Page excerpt ->
-.-.-

It is hard to imagine a time and place outside of Charles Dickens’s Revolutionary France that more embodies the spirit of the Best of Times and Worst of Times than early 20th century Göttingen.  At its best, in the 1920s, it boasted a heady selection of the planet’s greatest mathematicians and physicists, clustered together to rewrite entirely the rules for atomic and molecular structure and behavior.  At its worst, in the 1930s, it gave itself over to the anti-Semitic ravings of the rising Nazi party, and tore its magnificence to tatters in the name of party ideology and racial purity.  The roll call of those who directly experienced those high highs and low lows reads like a roll call of the modern scientific pantheon: Max Born, James Franck, Emmy Noether, Maria Goeppert-Mayer, Richard Courant, Edward Teller, and Germany’s second ever woman to hold a professorship in physics, Hertha Sponer.

Historically, Sponer’s story has tended to get lost in the deep shadow of her contemporary Lise Meitner, whose tale features many of the same contours as that of Sponer, but with both the triumphs and tragedies amplified.  We have decided which woman physicist victimized by the Nazi era and the systemic gender discrimiantion of early 20th century Germany we have chosen to remember, and it’s Meitner, thank you very much.  And that’s rather too bad, because not only did Hertha Sponer do some gorgeous physics over the course of four personally challenging decades, but her story also highlights the rapid social change occurring in the Western world in the early 20th century, and how a professional and highly educated woman was able to successfully navigate that evolving culturescape.

Hertha Dorothea Elisabeth Sponer was born, the eldest of five children, on September 1, 1895, in the small east German (currently Polish) town of Neisse.  Her family was of a Protestant background that highly valued education, and in her elementary school Sponer was exposed to an impressively broad array of subjects, including French, German, geography, natural science, writing, singing, arithmetic, religion, gymnastics, and needlework.  Somewhere around the year 1906, her family moved to the town of Zittau, which still remains, if just barely, within the borders of Germany.

It was, for Sponer, an unfortunate move.  The school in Zittau was not as advanced as Neisse’s, and Sponer believed that, between the slow pace and unchallenging material, she would never learn enough at Zittau to be able to take the Abitur, the competitive exam for the German university system, where her ambitions lay.  As such, she downgraded her expectations for a life of scientific research to that of a workaday private teacher, and attended a governess training school, which she graduated from in 1913.

-.-.-

Information provided ->

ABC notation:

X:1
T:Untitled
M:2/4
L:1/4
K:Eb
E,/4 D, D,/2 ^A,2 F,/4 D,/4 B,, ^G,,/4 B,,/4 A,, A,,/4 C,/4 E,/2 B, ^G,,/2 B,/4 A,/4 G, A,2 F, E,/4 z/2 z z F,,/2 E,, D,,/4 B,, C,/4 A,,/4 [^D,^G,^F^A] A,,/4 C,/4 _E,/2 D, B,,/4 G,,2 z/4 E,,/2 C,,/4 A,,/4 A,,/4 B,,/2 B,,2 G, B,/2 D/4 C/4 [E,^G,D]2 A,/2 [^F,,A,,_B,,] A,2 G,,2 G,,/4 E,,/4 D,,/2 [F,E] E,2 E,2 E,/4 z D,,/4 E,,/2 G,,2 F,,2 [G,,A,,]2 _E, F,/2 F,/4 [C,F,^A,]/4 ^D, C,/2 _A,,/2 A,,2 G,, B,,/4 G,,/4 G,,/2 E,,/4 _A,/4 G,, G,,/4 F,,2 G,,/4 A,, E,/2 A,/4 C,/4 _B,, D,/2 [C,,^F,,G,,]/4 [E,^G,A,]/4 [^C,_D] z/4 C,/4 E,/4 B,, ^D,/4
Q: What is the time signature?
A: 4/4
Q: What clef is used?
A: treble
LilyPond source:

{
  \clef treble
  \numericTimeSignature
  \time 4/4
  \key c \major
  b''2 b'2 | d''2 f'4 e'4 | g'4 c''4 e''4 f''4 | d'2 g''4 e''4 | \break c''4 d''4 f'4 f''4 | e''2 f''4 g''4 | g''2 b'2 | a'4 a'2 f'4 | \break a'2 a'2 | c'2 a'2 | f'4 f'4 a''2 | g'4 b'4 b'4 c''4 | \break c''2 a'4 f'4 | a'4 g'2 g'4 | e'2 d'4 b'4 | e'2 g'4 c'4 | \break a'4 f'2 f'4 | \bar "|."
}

-.-.-

Exercise tasks ->
1. Answer these from the Hertha Sponer piece:
(a) On what date was Sponer born?
(b) In what year did she graduate from the governess training school?
(c) Whose contemporary story is said to have overshadowed Sponer's?
2. From the Hertha Sponer piece, copy word for word the part that opens with the words containing "It was, for" and closes with "from in 1913.".

Replies ->
1.
(a) September 1, 1895
(b) 1913
(c) Lise Meitner's

2.
It was, for Sponer, an unfortunate move.  The school in Zittau was not as advanced as Neisse’s, and Sponer believed that, between the slow pace and unchallenging material, she would never learn enough at Zittau to be able to take the Abitur, the competitive exam for the German university system, where her ambitions lay.  As such, she downgraded her expectations for a life of scientific research to that of a workaday private teacher, and attended a governess training school, which she graduated from in 1913.